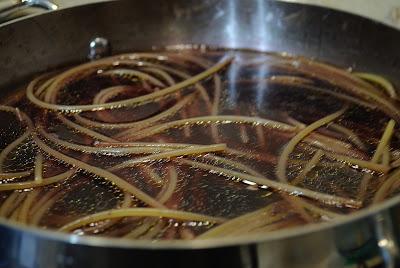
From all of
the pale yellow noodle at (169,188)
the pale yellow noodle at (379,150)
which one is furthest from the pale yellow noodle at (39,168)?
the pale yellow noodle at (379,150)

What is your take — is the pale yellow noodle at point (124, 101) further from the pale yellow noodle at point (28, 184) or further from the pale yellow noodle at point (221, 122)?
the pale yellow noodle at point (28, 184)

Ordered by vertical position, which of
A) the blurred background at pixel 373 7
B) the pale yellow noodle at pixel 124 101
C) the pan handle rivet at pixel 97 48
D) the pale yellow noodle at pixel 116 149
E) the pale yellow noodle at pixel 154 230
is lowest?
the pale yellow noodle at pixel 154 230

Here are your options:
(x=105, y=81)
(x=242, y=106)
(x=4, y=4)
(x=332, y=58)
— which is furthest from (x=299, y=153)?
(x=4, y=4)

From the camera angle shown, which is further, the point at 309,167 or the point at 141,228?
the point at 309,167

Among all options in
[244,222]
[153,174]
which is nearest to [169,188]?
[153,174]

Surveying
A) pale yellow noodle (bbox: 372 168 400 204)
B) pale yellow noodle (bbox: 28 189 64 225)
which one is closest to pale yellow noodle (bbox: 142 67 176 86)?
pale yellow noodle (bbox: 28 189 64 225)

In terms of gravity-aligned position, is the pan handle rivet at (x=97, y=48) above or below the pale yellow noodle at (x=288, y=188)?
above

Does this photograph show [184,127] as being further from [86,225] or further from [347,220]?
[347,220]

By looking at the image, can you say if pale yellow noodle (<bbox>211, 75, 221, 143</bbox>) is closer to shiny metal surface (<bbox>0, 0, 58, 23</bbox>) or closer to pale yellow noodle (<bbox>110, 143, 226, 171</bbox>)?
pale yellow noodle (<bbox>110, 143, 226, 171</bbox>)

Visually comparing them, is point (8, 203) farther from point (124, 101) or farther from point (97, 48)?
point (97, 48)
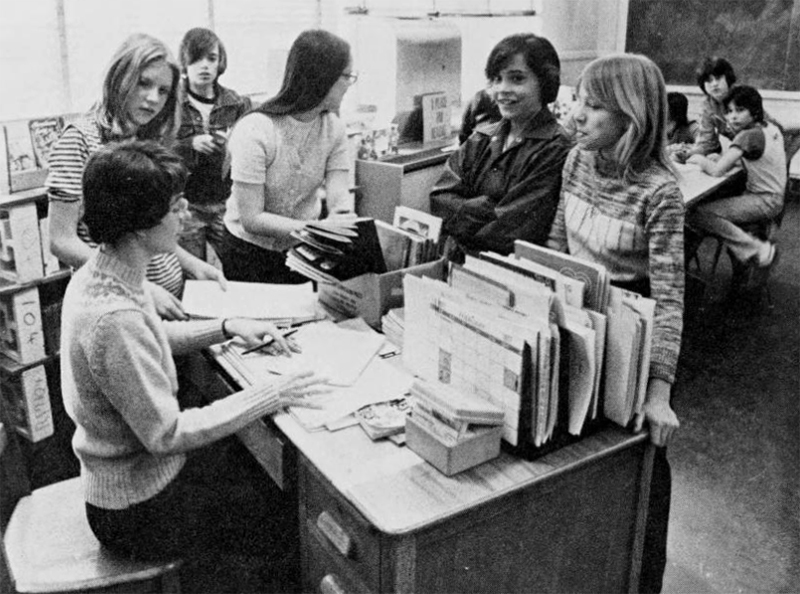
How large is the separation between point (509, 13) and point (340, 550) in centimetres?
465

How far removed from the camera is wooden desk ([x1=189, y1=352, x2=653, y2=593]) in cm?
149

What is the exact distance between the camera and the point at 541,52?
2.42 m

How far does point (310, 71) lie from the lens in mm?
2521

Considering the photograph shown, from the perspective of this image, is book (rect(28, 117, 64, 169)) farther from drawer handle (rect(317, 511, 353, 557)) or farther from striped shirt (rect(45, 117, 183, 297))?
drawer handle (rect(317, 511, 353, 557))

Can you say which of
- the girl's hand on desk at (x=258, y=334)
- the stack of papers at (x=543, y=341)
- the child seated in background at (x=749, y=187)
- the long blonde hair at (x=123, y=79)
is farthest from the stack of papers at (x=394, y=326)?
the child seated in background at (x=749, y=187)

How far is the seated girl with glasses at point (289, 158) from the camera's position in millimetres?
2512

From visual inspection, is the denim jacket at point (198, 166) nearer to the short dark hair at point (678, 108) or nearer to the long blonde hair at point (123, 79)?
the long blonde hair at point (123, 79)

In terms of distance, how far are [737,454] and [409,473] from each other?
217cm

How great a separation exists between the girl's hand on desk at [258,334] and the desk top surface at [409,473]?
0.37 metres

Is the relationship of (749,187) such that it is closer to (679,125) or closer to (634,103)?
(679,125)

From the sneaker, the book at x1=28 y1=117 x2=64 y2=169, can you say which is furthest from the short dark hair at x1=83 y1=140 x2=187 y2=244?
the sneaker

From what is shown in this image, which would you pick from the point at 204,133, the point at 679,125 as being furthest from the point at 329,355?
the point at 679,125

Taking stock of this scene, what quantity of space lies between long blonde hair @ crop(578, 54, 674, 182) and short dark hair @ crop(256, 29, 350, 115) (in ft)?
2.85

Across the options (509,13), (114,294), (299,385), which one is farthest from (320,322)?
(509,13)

EXERCISE TASK: Rewrite the listing above with every instance of "pan handle rivet" replaced by "pan handle bolt" and all other text left as is. Leave the pictures out.

OUTPUT BELOW:
From all of
the pale yellow noodle at (169,188)
the pale yellow noodle at (379,150)
which one is furthest from the pale yellow noodle at (39,168)?
the pale yellow noodle at (379,150)

What is your take — is the pale yellow noodle at point (124, 101) further from the pale yellow noodle at point (28, 184) or further from the pale yellow noodle at point (221, 122)?
the pale yellow noodle at point (28, 184)

Ordered by vertical position, which of
A) the blurred background at pixel 373 7
B) the pale yellow noodle at pixel 124 101
C) the pan handle bolt at pixel 97 48
D) the pale yellow noodle at pixel 116 149
E) the pale yellow noodle at pixel 154 230
is lowest?
the pale yellow noodle at pixel 154 230

Here are your options:
(x=105, y=81)
(x=242, y=106)
(x=4, y=4)
(x=332, y=58)
— which is furthest from (x=299, y=153)?
(x=4, y=4)

From the camera angle shown, which is further, the point at 309,167 or the point at 141,228?
the point at 309,167

Among all options in
[244,222]
[153,174]
which is nearest to [169,188]?
[153,174]

Surveying
A) pale yellow noodle (bbox: 372 168 400 204)
B) pale yellow noodle (bbox: 28 189 64 225)
which one is closest to pale yellow noodle (bbox: 142 67 176 86)?
pale yellow noodle (bbox: 28 189 64 225)

In terms of gravity-aligned position, is the pan handle bolt at (x=97, y=48) above or below the pale yellow noodle at (x=288, y=188)?
above

Does this photograph show [184,127] as being further from [86,225] or further from [347,220]?
[347,220]

By looking at the image, can you say if pale yellow noodle (<bbox>211, 75, 221, 143</bbox>) is closer to shiny metal surface (<bbox>0, 0, 58, 23</bbox>) or closer to pale yellow noodle (<bbox>110, 143, 226, 171</bbox>)?
pale yellow noodle (<bbox>110, 143, 226, 171</bbox>)

Visually comparing them, is point (8, 203) farther from point (124, 101) or farther from point (97, 48)?
point (97, 48)
How large is the separation between point (509, 13) and point (340, 550) in centimetres?
465

How far removed from the camera is wooden desk ([x1=189, y1=352, x2=653, y2=593]) in cm?
149

What is the exact distance between the camera and the point at 541,52?
2.42 m

How far does point (310, 71) lie from the lens in mm?
2521

Considering the photograph shown, from the perspective of this image, is book (rect(28, 117, 64, 169)) farther from drawer handle (rect(317, 511, 353, 557)) or farther from striped shirt (rect(45, 117, 183, 297))?
drawer handle (rect(317, 511, 353, 557))

Can you say which of
- the girl's hand on desk at (x=258, y=334)
- the stack of papers at (x=543, y=341)
- the child seated in background at (x=749, y=187)
- the long blonde hair at (x=123, y=79)
is farthest from the stack of papers at (x=394, y=326)?
the child seated in background at (x=749, y=187)

How far is the seated girl with glasses at point (289, 158) from the camera's position in millimetres?
2512

From visual inspection, is the denim jacket at point (198, 166) nearer to the short dark hair at point (678, 108) or nearer to the long blonde hair at point (123, 79)?
the long blonde hair at point (123, 79)

In terms of distance, how far are [737,454] and [409,473] from each other?
217cm

How great a separation exists between the girl's hand on desk at [258,334] and the desk top surface at [409,473]?
0.37 metres

Is the relationship of (749,187) such that it is closer to (679,125) or closer to (634,103)?
(679,125)

From the sneaker, the book at x1=28 y1=117 x2=64 y2=169, can you say which is furthest from the short dark hair at x1=83 y1=140 x2=187 y2=244?
the sneaker

From what is shown in this image, which would you pick from the point at 204,133, the point at 679,125 as being furthest from the point at 329,355?
the point at 679,125

Taking stock of this scene, what quantity of space lies between long blonde hair @ crop(578, 54, 674, 182) and short dark hair @ crop(256, 29, 350, 115) (in ft)?
2.85

Across the options (509,13), (114,294), (299,385), which one is farthest from (320,322)?
(509,13)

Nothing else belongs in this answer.